Xcel Energy Inc. announced Tuesday that it plans to shut down two coal-fired boilers producing 253 MW at its Black Dog power plant in Minnesota and replace them with a 700 MW combined-cycle facility that uses natural gas.
The company said it also met with Minnesota regulators Tuesday and asked them to approve a certificate of need for the $600 million project at the plant, located in Burnsville, MN.
"We've looked at a number of options and we see this as the most cost-effective method of meeting our future customer needs," Tom Fallgren, the Black Dog plant manager, told NGI. "We will generate more megawatts using the existing site, which actually helps quite a bit on the economics. [The project] will meet a lot of our needs."

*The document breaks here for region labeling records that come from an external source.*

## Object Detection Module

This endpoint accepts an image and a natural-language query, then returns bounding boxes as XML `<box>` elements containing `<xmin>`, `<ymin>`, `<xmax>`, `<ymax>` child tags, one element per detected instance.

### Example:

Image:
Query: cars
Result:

The combined-cycle facility would be built on what is now the plant's coal yard. The facility will include two combustion turbines, two heat recovery steam generators and a steam turbine generator, and will be connected to the power grid via 345-kilovolt lines at the site.
"We will [also] be looking at building a new natural gas line to the site to facilitate the new units," Fallgren said.

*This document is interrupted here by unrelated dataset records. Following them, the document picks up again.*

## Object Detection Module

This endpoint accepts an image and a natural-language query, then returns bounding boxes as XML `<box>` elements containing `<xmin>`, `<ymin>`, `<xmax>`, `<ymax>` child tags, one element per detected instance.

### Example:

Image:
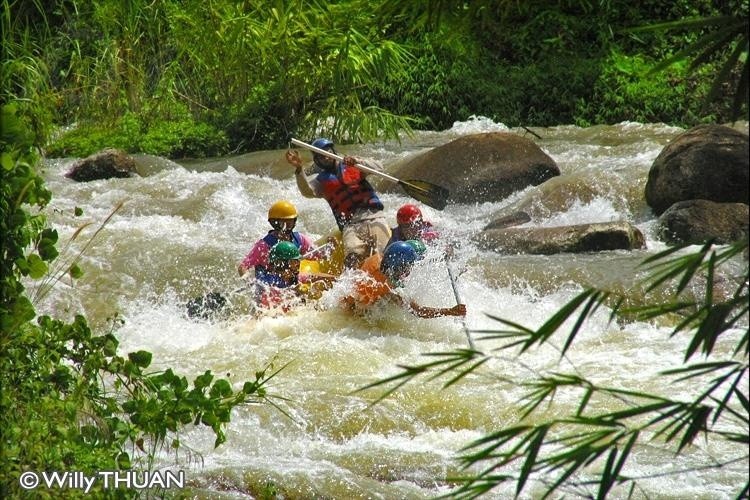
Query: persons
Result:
<box><xmin>238</xmin><ymin>139</ymin><xmax>466</xmax><ymax>319</ymax></box>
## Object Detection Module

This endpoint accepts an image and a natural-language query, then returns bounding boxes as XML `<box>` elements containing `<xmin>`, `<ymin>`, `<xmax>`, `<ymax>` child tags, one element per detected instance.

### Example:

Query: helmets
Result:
<box><xmin>381</xmin><ymin>240</ymin><xmax>426</xmax><ymax>271</ymax></box>
<box><xmin>310</xmin><ymin>138</ymin><xmax>335</xmax><ymax>160</ymax></box>
<box><xmin>269</xmin><ymin>240</ymin><xmax>303</xmax><ymax>264</ymax></box>
<box><xmin>396</xmin><ymin>205</ymin><xmax>423</xmax><ymax>225</ymax></box>
<box><xmin>267</xmin><ymin>200</ymin><xmax>298</xmax><ymax>222</ymax></box>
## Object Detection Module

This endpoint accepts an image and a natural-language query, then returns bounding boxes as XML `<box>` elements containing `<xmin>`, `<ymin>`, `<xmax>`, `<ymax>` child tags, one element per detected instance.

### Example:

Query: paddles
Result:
<box><xmin>443</xmin><ymin>212</ymin><xmax>531</xmax><ymax>236</ymax></box>
<box><xmin>187</xmin><ymin>244</ymin><xmax>331</xmax><ymax>320</ymax></box>
<box><xmin>291</xmin><ymin>138</ymin><xmax>449</xmax><ymax>211</ymax></box>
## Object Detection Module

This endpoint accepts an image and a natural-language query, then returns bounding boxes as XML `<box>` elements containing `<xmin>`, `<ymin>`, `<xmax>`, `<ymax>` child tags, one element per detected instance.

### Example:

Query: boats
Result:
<box><xmin>231</xmin><ymin>225</ymin><xmax>393</xmax><ymax>333</ymax></box>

Xcel Energy said it needs the approval of several state agencies for the project, including the Minnesota Pollution Control Agency and Minnesota Public Utilities Commission. If approved, construction could begin in 2012 and be online in 2016. The company estimates the project will employ 300 construction workers.
Fallgren said the Black Dog power plant has been in operation since 1952. Two additional power units at the plant were converted to natural gas combined-cycle units in 2002.
Xcel Energy's announcement makes the Minneapolis, MN-based company the latest to reduce their reliance on coal to produce energy (see Daily GPI, March 9).
The Tennessee Valley Authority (TVA), the nation's largest public utility, unveiled a plan on March 2 to idle between 2,400 and 4,700 MW of coal-fired capacity by 2017. Natural gas and nuclear power would fill most of that void for the TVA, with natural gas providing up to 9,300 MW and nuclear sources adding another 5,900 MW by 2029.
Three days later, the Washington state Senate passed a bill that would make the Evergreen State the first to be coal-free by 2025. It proposes that TransAlta Corp. shut down its coal-fired Big Hanaford power plant in Centralia, WA and replace it with a natural gas turbine plant. A public hearing was held Tuesday on the measure in the state House Committee on Environment.